Riflessioni personali su Poste italiane

postePoste Italiane: pubblicati i dati di bilancio 2013 Il Gruppo Poste italiane ha reso noti i dati del bilancio 2013, approvato dal Consiglio di amministrazione il 26 marzo. Nel comunicato della società si sottolinea che i Ricavi totali, inclusivi dei premi assicurativi, si sono attestati a 26 miliardi di euro in crescita rispetto ai risultati 2012 (24 miliardi) e il Risultato operativo è cresciuto a 1.400 milioni di euro, in aumento dell’1,3%, grazie alla performance dei servizi finanziari, dei servizi assicurativi e dei nuovi servizi che hanno in parte compensato il forte decremento registrato dai servizi postali e commerciali, in calo costante negli ultimi anni, ed il peso degli oneri che Poste Italiane sostiene in qualità di fornitore del Servizio Universale, remunerati solo parzialmente dallo Stato. L’Utile ante imposte è cresciuto a 1.528 milioni (+7,4% rispetto ai 1.423 milioni del 2012) e l’Utile netto è stato di 1.005 milioni. In particolare I ricavi totali dei Servizi Postali e Commerciali si attestano a 4.452 milioni di euro (- 4,4% rispetto al 2012), i ricavi totali dei Servizi Finanziari salgono a 5.390 milioni (+1,5%) e i Servizi Assicurativi hanno registrato un +25%, con la Compagnia Poste Vita che ha emesso premi per 13,2 miliardi di euro rispetto ai 10,5 miliardi del 2012.

Ora alla luce dei numeri sopra riportati vi sembra un’azione corretta da parte del governo e della maggioranza (Partito Democratico) privatizzare un’azienda sana che produce un utile così importante? Vi sembra corretto privatizzare poste con la “scusa” del debito pubblico?

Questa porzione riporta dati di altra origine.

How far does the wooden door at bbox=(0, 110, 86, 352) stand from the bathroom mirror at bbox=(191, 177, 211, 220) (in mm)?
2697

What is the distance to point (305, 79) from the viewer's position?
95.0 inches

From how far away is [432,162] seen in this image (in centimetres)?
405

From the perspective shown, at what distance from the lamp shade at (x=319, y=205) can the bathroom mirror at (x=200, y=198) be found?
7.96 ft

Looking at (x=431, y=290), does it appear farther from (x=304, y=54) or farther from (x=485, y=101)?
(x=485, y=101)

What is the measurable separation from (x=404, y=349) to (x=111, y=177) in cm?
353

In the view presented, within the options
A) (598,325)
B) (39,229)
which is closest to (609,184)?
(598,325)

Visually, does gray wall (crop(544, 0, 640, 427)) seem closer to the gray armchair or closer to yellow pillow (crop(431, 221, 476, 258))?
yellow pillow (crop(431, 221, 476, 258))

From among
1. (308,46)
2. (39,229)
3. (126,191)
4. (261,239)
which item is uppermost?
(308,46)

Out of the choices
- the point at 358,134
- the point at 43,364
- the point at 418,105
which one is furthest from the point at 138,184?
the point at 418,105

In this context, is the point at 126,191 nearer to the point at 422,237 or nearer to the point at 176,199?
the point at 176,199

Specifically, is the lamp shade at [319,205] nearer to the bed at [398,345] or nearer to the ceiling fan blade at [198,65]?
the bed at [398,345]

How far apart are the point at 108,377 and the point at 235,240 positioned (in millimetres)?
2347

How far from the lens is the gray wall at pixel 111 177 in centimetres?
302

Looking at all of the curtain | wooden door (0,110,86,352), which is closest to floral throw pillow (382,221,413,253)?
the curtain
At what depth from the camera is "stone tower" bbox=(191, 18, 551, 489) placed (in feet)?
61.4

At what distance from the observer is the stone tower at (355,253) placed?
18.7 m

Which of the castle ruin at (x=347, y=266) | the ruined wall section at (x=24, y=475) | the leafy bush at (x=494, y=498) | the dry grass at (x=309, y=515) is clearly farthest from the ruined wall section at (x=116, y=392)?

Queste sono le domande che come cittadino mi son posto e sinceramente non sono riuscito a darmi delle risposte, forse perchè non riesco a ragionare nell’ottica clientelare o del favoritismo agli amici. Anche perchè saranno le solite cordate imprenditoriali ad acquistare il 40% che verrà messo in vendita. Già in data 11 Febbraio 2014 mi sono espresso su questo argomento. Privatizzazione_poste

Spero ed auspico che non si finisca come nei casi Telecom o Alitalia che a rimetterci siano sempre gli stessi: lavoratori e cittadini.